• **Dataset content**:
┄┄┄┄┄┄
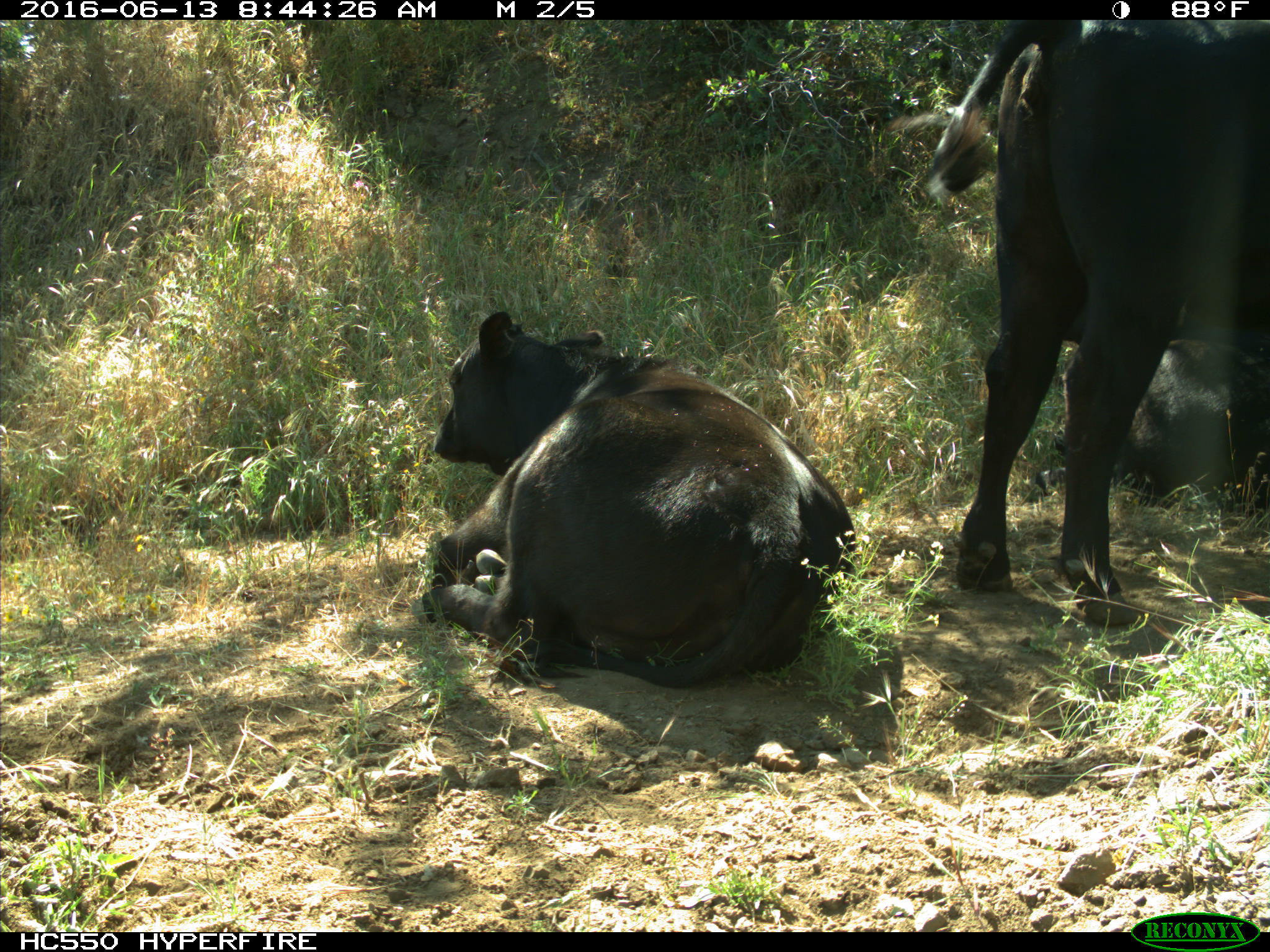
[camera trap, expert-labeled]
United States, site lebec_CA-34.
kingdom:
┄┄┄┄┄┄
• **About this task**: Please reproduce each line of the listing above exactly, skipping pictures.

• **Solution to this exercise**:
[camera trap, expert-labeled]
United States, site lebec_CA-34.
kingdom:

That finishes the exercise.